What do you think about when you’ve nothing particular to think about, when your mind unharnessed may mosey where it may?
We are what’s on our minds. Minds supply our personalities, distinction, what makes me me and you you. Bodies may observe each other but not converse.
We saddle, bridle, and direct our minds some fraction of each day. We learn this in school and later at our tasks. For some, harnessing their minds is easy, for others harder, just as some horses are easier to break. Some of us are scolded for daydreaming, but how can we help it? “Concentrate!” is almost as silly a command as “Cheer up!”
Most of each day our minds are on their own, nosing and browsing where they will. In sleep they may meander crazy places, to our surprise. Awake, we may find ourselves noticing, wondering, pondering far from what we meant. Cooking I find myself musing about the deer in the field, the clouds, some pal, something I read. Why? You tell me.
We don’t much discuss this divergence between our intentional and inadvertent intellects because it embarrasses. We’re in charge of ourselves, we pretend, “the captain of my soul,” who can force ourselves forward in lockstep, saluting our commanding officer. “Single-minded” is a flattering adjective to many, though it sounds like hell to me. Younger, my ambition did its best to break my mind, lashing it bloody, but my mind kept writing poems, taunting ambition’s attempts.
What my dreams like to dream about, more than anything, is language, words in English, how they frolic, coquette, play tricks; how these tidbits of sound and sense, with their varied origins, combine or conflict; what I’d teach about language (heaven help me!) different than what I was taught. I do not rate this curiosity creditable or practicable, it’s just how my mind swings. A painter may envision colors, a chef flavors, a sybarite pleasures, a scholar footnotes, what delights is neither our doing nor our fault, just how we are.

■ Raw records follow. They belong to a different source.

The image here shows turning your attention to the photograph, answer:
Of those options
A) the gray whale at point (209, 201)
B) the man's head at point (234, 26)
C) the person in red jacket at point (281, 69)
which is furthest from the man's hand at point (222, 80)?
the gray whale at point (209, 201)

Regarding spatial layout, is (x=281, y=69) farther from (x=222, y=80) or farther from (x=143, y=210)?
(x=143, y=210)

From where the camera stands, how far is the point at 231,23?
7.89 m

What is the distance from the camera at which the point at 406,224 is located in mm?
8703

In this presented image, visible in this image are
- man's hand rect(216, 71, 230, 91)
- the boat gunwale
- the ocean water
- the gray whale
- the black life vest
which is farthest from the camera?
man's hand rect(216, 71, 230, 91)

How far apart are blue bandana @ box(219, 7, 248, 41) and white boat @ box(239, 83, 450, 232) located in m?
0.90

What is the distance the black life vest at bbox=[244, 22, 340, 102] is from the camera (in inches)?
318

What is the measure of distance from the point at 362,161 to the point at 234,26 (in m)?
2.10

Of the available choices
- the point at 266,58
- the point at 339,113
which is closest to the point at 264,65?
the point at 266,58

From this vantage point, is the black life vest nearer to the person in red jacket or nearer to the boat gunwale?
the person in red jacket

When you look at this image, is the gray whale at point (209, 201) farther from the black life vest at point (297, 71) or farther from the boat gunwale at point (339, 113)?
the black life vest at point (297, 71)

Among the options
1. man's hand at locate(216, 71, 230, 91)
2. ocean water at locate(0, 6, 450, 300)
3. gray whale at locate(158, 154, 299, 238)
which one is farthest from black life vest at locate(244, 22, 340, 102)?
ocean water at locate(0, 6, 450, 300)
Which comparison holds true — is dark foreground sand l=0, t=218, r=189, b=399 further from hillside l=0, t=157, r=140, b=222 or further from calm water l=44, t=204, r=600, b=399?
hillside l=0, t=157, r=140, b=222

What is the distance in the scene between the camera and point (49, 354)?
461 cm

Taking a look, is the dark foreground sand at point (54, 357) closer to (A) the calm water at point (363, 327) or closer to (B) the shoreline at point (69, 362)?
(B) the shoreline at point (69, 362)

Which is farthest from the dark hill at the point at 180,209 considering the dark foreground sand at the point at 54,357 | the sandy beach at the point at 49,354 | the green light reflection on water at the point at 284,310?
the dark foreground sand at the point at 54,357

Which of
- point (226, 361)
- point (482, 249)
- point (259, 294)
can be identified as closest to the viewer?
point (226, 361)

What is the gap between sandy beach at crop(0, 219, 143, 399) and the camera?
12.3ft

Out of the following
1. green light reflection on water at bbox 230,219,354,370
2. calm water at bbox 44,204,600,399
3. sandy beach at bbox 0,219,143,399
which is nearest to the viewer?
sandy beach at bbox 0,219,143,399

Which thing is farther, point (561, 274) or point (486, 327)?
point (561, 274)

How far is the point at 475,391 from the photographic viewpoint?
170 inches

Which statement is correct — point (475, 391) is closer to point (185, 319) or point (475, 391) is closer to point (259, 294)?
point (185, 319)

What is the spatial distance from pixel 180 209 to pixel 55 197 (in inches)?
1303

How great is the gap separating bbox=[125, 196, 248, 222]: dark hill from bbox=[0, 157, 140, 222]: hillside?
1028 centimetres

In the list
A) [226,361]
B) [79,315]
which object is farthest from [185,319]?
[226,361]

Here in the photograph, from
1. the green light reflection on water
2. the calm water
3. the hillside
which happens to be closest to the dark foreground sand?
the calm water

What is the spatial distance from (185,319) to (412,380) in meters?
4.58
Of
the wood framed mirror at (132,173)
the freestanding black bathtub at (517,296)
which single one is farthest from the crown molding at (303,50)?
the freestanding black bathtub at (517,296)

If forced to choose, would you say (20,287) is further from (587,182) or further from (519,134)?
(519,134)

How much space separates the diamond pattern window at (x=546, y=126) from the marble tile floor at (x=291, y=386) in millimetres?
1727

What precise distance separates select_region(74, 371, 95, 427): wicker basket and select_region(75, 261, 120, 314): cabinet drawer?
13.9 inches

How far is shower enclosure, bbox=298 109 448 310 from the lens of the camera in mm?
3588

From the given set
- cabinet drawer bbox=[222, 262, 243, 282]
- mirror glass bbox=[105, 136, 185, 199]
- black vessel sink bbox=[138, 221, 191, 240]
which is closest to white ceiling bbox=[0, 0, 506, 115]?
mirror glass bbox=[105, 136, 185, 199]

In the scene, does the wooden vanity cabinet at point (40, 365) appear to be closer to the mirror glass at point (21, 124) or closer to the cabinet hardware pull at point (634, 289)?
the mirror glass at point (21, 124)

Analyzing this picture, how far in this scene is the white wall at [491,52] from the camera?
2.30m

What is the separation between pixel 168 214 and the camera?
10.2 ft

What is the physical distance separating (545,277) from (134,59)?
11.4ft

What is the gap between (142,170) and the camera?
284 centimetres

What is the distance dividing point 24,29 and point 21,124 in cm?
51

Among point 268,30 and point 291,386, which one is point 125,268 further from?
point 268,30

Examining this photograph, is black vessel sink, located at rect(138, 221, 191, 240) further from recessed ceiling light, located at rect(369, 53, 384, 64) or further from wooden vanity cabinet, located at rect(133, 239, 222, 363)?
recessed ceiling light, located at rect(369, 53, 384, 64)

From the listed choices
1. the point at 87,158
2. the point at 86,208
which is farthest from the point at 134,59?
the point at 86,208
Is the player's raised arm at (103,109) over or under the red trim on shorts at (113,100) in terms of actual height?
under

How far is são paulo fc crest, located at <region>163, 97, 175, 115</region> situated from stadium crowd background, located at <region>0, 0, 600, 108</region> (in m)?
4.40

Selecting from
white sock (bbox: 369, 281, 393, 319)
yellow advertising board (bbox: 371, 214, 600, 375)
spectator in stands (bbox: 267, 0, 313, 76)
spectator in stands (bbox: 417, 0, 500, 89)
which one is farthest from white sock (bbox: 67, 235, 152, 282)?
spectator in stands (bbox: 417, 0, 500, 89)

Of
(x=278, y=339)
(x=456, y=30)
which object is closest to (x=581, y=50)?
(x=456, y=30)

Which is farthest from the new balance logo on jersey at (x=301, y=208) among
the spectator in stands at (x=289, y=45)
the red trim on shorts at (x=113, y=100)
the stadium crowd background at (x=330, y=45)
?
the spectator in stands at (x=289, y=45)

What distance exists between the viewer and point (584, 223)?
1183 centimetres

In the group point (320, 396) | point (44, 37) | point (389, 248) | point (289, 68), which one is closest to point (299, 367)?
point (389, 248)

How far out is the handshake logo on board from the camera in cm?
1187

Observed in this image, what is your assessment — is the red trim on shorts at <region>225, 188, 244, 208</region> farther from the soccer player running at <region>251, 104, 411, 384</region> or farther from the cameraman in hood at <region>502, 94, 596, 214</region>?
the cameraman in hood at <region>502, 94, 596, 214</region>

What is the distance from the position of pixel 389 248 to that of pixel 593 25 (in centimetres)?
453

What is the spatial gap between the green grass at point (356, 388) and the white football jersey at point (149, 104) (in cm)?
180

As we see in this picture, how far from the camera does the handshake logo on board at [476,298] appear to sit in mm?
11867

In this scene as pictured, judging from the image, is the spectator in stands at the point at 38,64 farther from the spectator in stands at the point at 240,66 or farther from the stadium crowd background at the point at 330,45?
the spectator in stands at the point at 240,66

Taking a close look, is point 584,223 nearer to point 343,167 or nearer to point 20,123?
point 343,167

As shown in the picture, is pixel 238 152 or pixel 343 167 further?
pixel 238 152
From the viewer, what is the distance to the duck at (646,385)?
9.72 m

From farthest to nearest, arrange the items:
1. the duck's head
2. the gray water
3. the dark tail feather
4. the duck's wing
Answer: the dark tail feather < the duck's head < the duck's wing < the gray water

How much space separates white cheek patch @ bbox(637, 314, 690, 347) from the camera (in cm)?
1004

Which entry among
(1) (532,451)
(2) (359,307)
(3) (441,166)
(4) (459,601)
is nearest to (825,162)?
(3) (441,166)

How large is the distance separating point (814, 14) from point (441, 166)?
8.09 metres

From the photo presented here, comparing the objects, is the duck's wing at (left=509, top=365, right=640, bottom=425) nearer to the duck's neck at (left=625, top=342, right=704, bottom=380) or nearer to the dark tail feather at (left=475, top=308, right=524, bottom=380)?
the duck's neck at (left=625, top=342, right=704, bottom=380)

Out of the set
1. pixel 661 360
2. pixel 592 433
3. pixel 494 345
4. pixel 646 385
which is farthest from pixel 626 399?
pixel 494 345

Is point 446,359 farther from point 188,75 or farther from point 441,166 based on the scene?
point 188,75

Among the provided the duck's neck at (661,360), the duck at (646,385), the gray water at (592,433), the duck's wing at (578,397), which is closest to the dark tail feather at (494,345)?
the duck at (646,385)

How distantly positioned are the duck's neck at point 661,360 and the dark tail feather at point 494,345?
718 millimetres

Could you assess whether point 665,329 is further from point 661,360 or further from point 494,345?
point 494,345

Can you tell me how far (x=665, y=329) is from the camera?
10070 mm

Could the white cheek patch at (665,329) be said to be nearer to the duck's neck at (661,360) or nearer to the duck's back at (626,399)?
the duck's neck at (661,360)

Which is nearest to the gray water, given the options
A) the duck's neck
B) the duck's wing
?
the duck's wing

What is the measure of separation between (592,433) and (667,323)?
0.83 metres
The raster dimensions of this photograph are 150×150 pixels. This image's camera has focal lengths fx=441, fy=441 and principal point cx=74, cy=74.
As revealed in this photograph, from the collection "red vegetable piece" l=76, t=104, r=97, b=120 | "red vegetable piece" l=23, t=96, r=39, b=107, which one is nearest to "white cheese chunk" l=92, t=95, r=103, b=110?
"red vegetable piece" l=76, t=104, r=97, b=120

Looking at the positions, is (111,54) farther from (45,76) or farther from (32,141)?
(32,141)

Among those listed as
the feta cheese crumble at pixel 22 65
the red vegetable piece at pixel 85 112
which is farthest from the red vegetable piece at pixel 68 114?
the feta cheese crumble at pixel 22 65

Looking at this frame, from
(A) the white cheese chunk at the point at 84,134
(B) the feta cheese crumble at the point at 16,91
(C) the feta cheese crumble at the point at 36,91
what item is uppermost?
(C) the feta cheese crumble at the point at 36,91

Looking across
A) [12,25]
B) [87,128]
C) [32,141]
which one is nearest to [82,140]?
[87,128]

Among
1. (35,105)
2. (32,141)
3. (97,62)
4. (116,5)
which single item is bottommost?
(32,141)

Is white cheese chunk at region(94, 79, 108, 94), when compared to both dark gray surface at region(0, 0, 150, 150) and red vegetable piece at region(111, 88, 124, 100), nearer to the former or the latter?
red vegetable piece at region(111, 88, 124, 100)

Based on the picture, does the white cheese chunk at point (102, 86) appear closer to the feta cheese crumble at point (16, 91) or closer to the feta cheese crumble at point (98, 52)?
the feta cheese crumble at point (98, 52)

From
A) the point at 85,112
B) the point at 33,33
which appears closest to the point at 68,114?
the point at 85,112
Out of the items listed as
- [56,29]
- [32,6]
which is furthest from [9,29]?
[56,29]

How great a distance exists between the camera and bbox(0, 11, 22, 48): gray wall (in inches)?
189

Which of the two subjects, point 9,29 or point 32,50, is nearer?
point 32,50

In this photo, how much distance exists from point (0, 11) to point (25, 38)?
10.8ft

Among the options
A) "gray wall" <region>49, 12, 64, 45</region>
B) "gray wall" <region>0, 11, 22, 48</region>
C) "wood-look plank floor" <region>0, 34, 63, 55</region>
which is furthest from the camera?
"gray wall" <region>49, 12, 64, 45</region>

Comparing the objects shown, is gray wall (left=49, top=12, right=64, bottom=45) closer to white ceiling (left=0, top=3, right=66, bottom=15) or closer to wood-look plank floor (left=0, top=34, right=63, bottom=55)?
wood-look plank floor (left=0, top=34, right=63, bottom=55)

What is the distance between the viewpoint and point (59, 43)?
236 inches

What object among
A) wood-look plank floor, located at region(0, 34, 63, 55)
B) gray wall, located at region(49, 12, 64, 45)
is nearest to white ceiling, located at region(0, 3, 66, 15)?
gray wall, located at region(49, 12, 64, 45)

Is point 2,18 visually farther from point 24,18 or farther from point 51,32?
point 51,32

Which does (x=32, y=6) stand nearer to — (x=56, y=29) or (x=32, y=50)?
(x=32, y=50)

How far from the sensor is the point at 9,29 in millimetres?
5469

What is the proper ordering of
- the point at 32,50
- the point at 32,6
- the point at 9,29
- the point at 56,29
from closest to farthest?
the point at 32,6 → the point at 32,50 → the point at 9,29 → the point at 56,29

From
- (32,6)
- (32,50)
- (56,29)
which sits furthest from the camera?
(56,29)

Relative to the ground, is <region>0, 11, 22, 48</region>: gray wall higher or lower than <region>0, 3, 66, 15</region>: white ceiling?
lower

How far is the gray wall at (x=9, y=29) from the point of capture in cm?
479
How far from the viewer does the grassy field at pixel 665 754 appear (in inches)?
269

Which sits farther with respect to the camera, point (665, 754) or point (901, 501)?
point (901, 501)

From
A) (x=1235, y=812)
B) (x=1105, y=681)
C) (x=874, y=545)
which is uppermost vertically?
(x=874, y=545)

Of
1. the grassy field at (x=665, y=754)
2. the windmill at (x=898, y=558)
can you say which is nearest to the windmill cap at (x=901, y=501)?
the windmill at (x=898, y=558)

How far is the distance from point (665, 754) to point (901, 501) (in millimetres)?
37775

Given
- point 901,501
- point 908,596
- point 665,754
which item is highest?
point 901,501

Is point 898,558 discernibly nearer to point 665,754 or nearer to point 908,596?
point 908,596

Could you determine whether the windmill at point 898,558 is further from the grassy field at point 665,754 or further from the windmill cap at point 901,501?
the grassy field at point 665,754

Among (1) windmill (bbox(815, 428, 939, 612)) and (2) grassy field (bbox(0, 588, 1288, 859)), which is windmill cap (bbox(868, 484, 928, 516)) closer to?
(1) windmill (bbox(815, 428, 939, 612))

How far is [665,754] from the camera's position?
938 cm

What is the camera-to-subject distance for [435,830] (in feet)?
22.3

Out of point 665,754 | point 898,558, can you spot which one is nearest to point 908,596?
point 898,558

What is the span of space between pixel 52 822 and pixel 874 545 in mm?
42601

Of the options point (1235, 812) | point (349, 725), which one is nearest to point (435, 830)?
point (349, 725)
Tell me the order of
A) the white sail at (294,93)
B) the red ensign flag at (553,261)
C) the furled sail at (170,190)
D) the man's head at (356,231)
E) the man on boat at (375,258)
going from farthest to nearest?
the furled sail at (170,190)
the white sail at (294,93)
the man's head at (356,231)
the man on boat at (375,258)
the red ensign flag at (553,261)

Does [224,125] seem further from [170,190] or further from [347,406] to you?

This morning I woke puzzling why no teacher ever installed the reader as the writer’s indispensable co-creator, whom we ignore at our peril. As we speak differently to different audiences and on different occasions, so we must write differently, for what is writing but the codification of the human voice. One speaks differently to tot, teacher, cop, boss, priest, pal, paramour, in pulpit, parapet, redoubt, to cudgel, convince, cajole, so should we compose our words to our occasion, and not according to some grammar from nowhere about do’s and don’ts. There’s no such thing as proper speech and any vital speech is as unprecedented as its instant. We need a common language to comprehend each other but beyond that how we use it is up to us – and the more “like ourselves” we sound, distinct from the compliant crowd, the more compelling and persuasive. Writing is not obeying rules but bending them in our peculiar direction, as cooking isn’t about following recipes but concocting one’s own.
I woke from my dream into a paroxysm of scribbling, my preachment felt so urgent, then looking up from my page, almost laughed aloud at my vehemence. Who a quarter through the twenty-first century cares about this stuff! Maybe back in Shakespeare’s day or Pope’s or even Frost’s or Joyce’s a hundred years ago, but literature and literacy these days are an esoteric backwater, not quite lace-making or buggy-riding, but close. My fascination fixes me as a fuddy-duddy in my epoch, a relic, but so what, it’s what my mind adores, demands, so can’t be helped.